1. The background

This article describes the use of Java to write a simple crawler, through Jsoup to crawl HTML, HTML data.

2. Knowledge

Web crawler (also known as web spider, web robot) is a program or script that automatically captures information on the World Wide Web according to certain rules.

Simple to understand is to write a script, from the network crawl information, information parsing function.

Main steps:

Send a request to get the HTML text
Parsing HTML formatted text to retrieve the desired data from a specific HTML tag

Decomposition process:

Java sends network requests
Use the JSoup library to parse and locate the desired content

Jsoup is a Java library for processing HTML. It uses the best HTML5 DOM methods and CSS selectors to provide a very convenient API for getting urls and extracting and manipulating data.
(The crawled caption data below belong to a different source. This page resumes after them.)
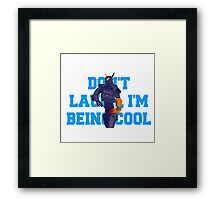 Chappie - Don't Laugh, I'm Being Cool Framed Print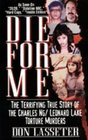 Die For Me The Terrifying True Story of the Charles Ng  Leonard Lake Torture Muders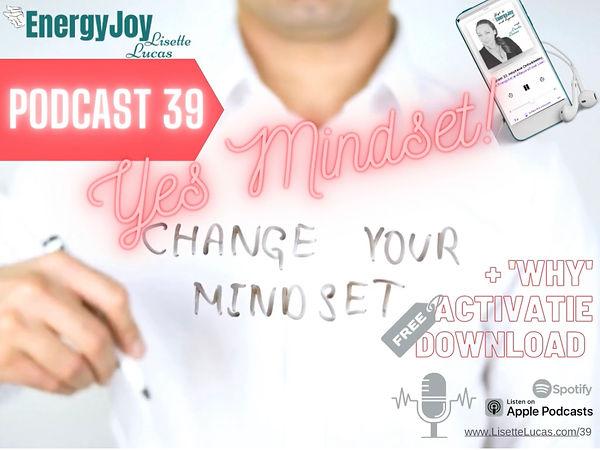 EnergyJoy Podcast 39. Yes Mindset.jpg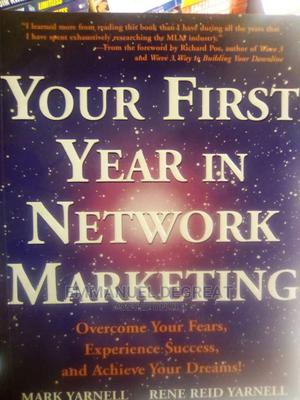 Your First Year in Network Marketing | Books & Games for sale in Lagos State, Surulere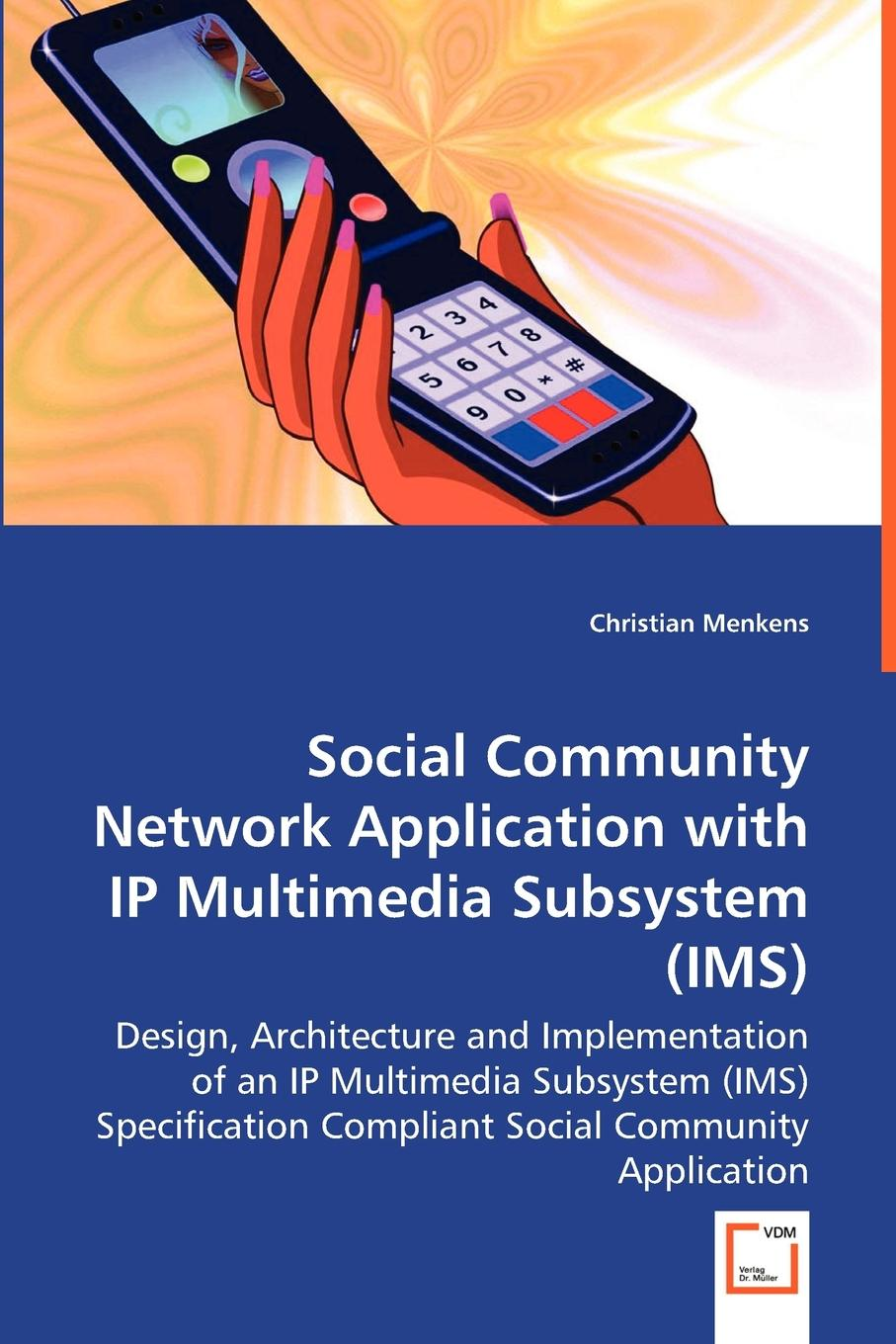 Christian Menkens Social Community Network Application with IP Multimedia Subsystem (IMS) цена и фото
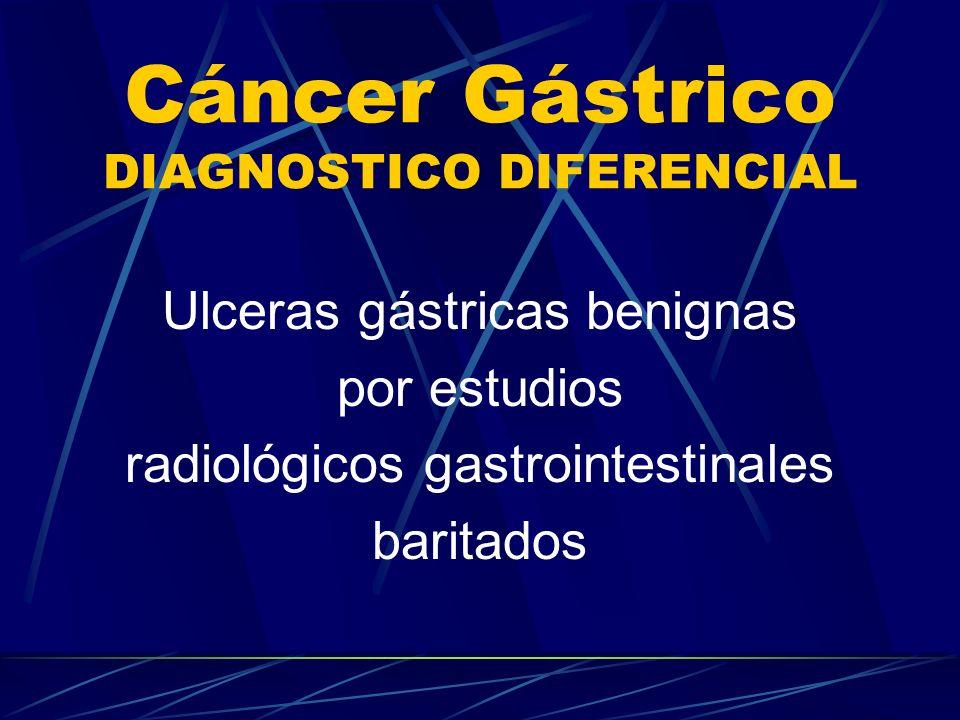 Cáncer Gástrico DIAGNOSTICO DIFERENCIAL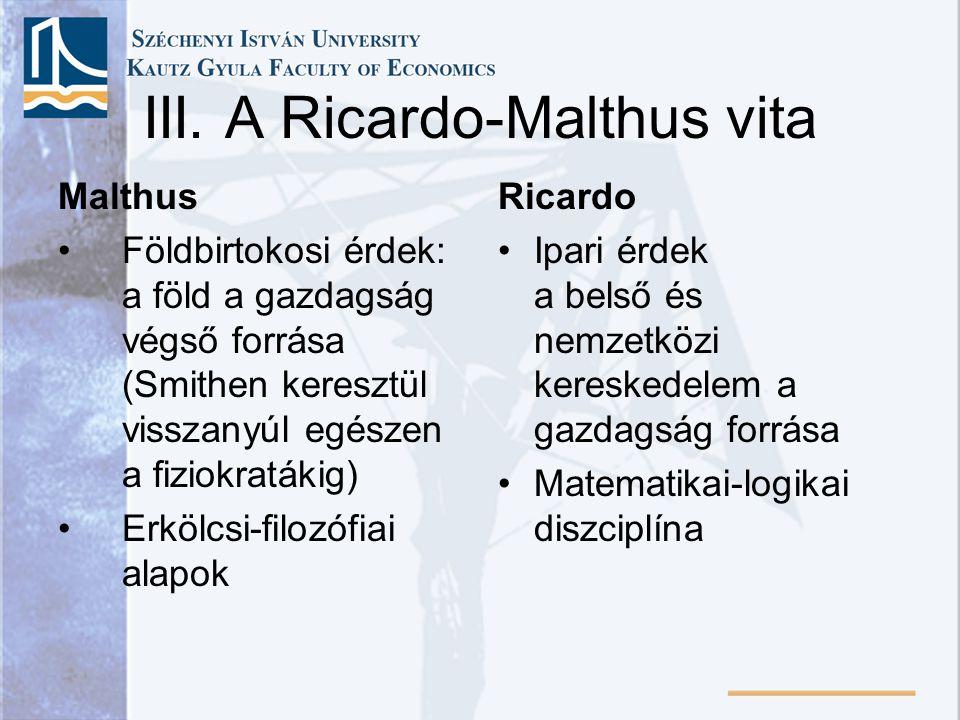 III. A Ricardo-Malthus vita Malthus Földbirtokosi érdek: a föld a gazdagság végső forrása (Smithen keresztül visszanyúl egészen a fiziokratákig) Erköl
Jsoup implements the WHATWG HTML5 specification and parses HTML into the DOM as it is in modern browsers.

Jsoup implements the HTML5 specification and parses HTML into the DOM as it is in modern browsers. Main abilities:

Grab and parse HTML from URLS, files, or strings
Find and extract data using DOM traversal or CSS selectors
Manipulate HTML elements, attributes, and text
Clean up user-submitted content against security whitelists to prevent XSS attacks
Output clean HTML

Official website: jsoup.org/

Example 3.

Write a hands-on example. For example, I want to obtain information about a fund from a fund website.

1) Send request to get HTML text The following code demonstrates making an HTTP request to get HTML text.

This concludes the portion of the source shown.